My laptop is my haven. Whenever I’m stressed out, sad or feeling a little emotional, I know I can sit down, spend a few hours typing, and all those emotions will melt right off me. But today, I’m at my laptop for a different reason. It’s all to do with Blake.

He is incredible. I can’t stop thinking about him. I haven’t been able to since last night. My sleep last night was one of the most uncomfortable in recent memory. The moment I got home from my date, I got ready for bed. But it was a fruitless effort as I quickly realized that sleep wasn’t going to come. I tossed and I turned, all the while wondering if I made the right choice in denying Blake. Maybe I should have gone home with him? Maybe I should have invited him in for a night cap?

That is why I’m sitting at my laptop right now. I have all these thoughts running through my head, so I figure I best channel them into my work. I was working on another book, but I’ve decided to put that to the side for now. I feel a fresh wave of inspiration, and I know that while I have that, I best take advantage of it.

My new book will be a romance.
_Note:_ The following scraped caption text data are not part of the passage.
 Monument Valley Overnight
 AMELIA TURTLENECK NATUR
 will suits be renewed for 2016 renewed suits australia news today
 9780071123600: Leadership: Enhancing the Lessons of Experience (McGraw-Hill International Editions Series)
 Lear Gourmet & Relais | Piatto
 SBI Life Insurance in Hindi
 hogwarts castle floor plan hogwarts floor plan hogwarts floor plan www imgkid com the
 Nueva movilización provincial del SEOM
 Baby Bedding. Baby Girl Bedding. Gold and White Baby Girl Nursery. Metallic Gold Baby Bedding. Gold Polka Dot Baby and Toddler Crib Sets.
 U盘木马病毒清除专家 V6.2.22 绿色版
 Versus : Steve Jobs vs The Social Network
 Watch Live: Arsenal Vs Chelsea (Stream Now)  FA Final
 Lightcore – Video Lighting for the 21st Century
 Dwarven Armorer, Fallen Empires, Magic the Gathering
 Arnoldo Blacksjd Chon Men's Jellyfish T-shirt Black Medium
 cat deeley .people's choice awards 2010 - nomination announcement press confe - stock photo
It will be filled with passion, love and regret. And, most importantly, it will be inspired by Blake.

 

***

 

I have been writing for the better part of two hours now. As predicted, the plot is coming along nicely and I have already come up with some great dialogue. I don’t want to get too cocky, but I think that this is going to be the one. I can just feel it. If I keep this up, there is no way that it won’t be.

As a writer, I am constantly on the lookout for that big break. I am only ever one good piece of work away from writing something that sells. This is going to be it.
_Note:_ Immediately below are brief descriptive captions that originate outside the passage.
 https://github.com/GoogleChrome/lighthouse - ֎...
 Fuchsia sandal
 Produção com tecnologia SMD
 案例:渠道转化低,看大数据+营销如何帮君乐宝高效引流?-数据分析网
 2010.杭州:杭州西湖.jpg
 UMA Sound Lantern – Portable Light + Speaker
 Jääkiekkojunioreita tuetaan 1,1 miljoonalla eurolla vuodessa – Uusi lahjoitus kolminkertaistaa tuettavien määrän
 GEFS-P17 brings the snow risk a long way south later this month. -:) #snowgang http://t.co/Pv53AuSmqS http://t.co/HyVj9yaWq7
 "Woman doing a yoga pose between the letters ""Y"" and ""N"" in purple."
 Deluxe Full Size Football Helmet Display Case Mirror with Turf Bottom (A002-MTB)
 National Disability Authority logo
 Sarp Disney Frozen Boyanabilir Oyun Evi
All I need is to keep the inspiration coming. That’s going to be the hardest part. What I need is to see Blake again.

I just can’t get last night out of my head. Even now, channeling my thoughts into words, my feelings are as strong as ever. I have never been so turned on before. I have never wanted someone more. I keep telling myself that I made the right choice by coming home instead of going to his. But now, I’m not so sure. What if I never hear from him again?

Divine intervention is a real thing. And if I need any proof, the fact my phone has just started to ring as I am having these thoughts should be all the proof that I need.

Snapping myself back into reality and the moment, I look across to my phone, smiling to myself when I see that it is none other than Blake calling me.

I reach out to pick up the phone, but stop at the last second. The phone has only rung the one time, and I let it ring out a couple more times before finally answering. I want to make him think I am busy, and that he has put me out by calling. I don’t want him to know that I have been thinking about him all night and day.

“Hello?” I say casually as I answer the phone.

“Apparently there are rules that say not to call the next day, but I decided to break them. Just this once,” he says, speaking into the other end of the phone. His voice carries that same effortless charm, and even as he speaks, I feel the need to keep typing. He is a fuel for my inspiration.

“I’m sorry, but who is this?” I reply, trying my best to sound like I mean it. I’m not usually this playful, but he brings it out in me.

“Oh, sorry. It’s the plumber. I’m calling about that busted pipe that you wanted me to fix. I wanted to know what time I can come over and service it.”

“Oh, that pipe?” I say with fake realization. “You know what? It no longer needs servicing. Yeah, I thought it did, but I checked it out when I got home last night, and it is actually in perfect working order. Sorry to get your hopes up.”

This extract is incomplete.